Don’t put down the phone. As the market hardens and reacts to the fallout of the COVID-19 pandemic, insurers’ appetites are constantly changing, says Greg Belton, executive chairman at HUB Canada. You need to stay up to date.

“You could waste a lot of time getting the details on a risk and sending it out to every carrier you have,” he explains. “The carrier could be going, ‘Don’t these people know we don’t write this kind of risk?’ You really have to invest the time to understand the risk appetite of the carriers.”

Neiles agrees. “The last thing you want to find out is a carrier can’t provide the same capacity they could previously. Really understand appetites and restricted classes insurers will not entertain. It comes down to asking those very direct and specific questions.”

Don’t have a strong relationship with carriers?

If you don’t have someone to call at your insurer partners, building up business in your niche can help you attract their attention. When Belton launched his brokerage 20 years ago (which was subsequently acquired by HUB in 2008), insurers didn’t take him seriously. “They said, ‘Who are you guys?’” he recalls. “We just put our heads down and thought the only thing that we have control over is to get out there and write new business.”

He eventually landed two big accounts: Toronto’s biggest sports and entertainment venue, Rogers Centre (still called the SkyDome at the time), and a large vehicle leasing company.

“That started us on the idea of specializing in auto leasing and entertainment,” Belton says. “The carriers thought, ‘They’re getting big accounts, they’re growing. We should invest time in these people.’ That was the only thing we could do to get carrier support and new markets as needed.”

Prolink used a similar strategy, specializing in professional services verticals. Loeters says focusing on one or two specific lines of coverage “allows us to concentrate our volume and our relationships with a handful of key insurer partners. It gives us the same benefit as if we were a 900-person firm.”

Once you build your expertise and grow your volume, carriers are “going to know you and trust you,” Loeters says. “You know what you’re talking about. You always give them the right information, which makes the underwriter’s life really easy. And you’ll be able to get anything done that an alpha house would.” In contrast, he points out, generalist commercial firms aren’t “putting any significant amount of volume with any particular insurer, and you’re not having any regular interaction with any particular underwriter. It doesn’t get you any benefits.”

§ **Task set**
• a. From the article on brokers' relationships with insurers, set down the part that opens with the words containing "Don’t have a" and closes with "vehicle leasing company.", keeping every word unchanged.
• b. Check each statement against the article on brokers' relationships with insurers. Answer yes or no, and quote the article's words that settle it. (i) Belton's brokerage was acquired by HUB in 2008. (ii) Rogers Centre was still called the SkyDome when Belton landed that account. (iii) Prolink specializes in auto leasing and entertainment.
• c. Write what comes next in the article on brokers' relationships with insurers, picking up after its final sentence.

(Records from a data collection)

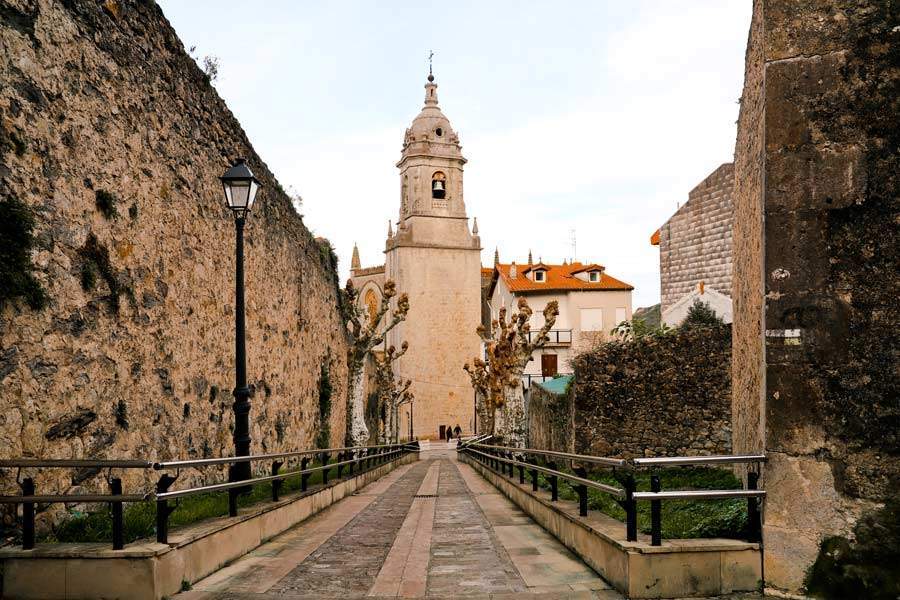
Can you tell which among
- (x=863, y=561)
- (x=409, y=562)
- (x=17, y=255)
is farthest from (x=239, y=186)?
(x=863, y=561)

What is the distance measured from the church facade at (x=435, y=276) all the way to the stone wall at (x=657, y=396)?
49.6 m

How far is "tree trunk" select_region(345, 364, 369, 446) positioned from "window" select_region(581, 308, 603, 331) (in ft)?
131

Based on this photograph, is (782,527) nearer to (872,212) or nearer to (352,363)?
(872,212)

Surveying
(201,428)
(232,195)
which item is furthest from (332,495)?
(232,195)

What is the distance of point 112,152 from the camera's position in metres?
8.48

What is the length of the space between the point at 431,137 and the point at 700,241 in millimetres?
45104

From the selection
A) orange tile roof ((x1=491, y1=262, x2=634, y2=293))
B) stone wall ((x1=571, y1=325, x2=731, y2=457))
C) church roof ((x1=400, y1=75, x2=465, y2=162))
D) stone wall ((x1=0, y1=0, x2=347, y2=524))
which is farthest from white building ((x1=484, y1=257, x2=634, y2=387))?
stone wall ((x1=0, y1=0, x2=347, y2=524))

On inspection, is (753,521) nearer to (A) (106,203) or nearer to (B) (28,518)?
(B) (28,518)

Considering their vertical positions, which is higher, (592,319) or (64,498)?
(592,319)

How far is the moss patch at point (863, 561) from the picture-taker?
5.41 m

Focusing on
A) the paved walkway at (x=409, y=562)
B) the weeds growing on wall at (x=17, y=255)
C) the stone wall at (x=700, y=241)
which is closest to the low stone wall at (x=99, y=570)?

* * *

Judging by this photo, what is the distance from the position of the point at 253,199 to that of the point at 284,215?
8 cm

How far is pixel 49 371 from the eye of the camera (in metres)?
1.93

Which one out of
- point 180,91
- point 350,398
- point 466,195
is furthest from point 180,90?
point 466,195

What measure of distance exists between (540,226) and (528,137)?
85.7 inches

§ **Results for each task**
• a.
Don’t have a strong relationship with carriers?

If you don’t have someone to call at your insurer partners, building up business in your niche can help you attract their attention. When Belton launched his brokerage 20 years ago (which was subsequently acquired by HUB in 2008), insurers didn’t take him seriously. “They said, ‘Who are you guys?’” he recalls. “We just put our heads down and thought the only thing that we have control over is to get out there and write new business.”

He eventually landed two big accounts: Toronto’s biggest sports and entertainment venue, Rogers Centre (still called the SkyDome at the time), and a large vehicle leasing company.

• b.
(i) Yes: "which was subsequently acquired by HUB in 2008"
(ii) Yes: "Rogers Centre (still called the SkyDome at the time)"
(iii) No: "Prolink used a similar strategy, specializing in professional services verticals."

• c.
Rose feels the same way. The most vital benefit of concentrating premium volume, she says, is that it allows FCA to stand out and “compete with [big] shops on a level playing field. While the national shops can leverage their volumes with insurers, they’re dealing with the same insurance companies that we are.”

However, the brokerage-insurer relationships look different between large alpha houses and small or mid-sized brokerages. The Aons, HUBs, and Gallaghers of the world deal with the C-suite at insurers — but Rose says developing relationships with underwriters is equally helpful.

Get to know “all the construction underwriters or wind farm underwriters — people who are specialized in [your niche] on the insurer side,” she advises. “Then you can have that one-on-one conversation, and the underwriters get to know you.”

Especially during a hard market, underwriter relationships are vital, says Van Halst. “There’s a finite amount of market capacity and human capacity. If you get 20 submissions and you bind one or two of them, think about the cost for the underwriter to assess that. If we can be sure we know what their targets are and increase that ratio of success, it’s better for everybody.”

The right strategy for growth or acquisition

If your end goal is to sell your brokerage, specialization can enhance your appeal, according to Neiles. A brokerage like Gallagher “has a much bigger appetite for a commercial broker that will do a lot more in fewer areas and develop that niche,” he says. “We’re looking to see what unique things they do. That’s a way that a small broker can flourish — and maybe the only way.”

Whether you’re looking to be acquired, or grow organically by focusing on a niche, Loeters says, “I firmly believe being the best at it is the only way you will be successful.”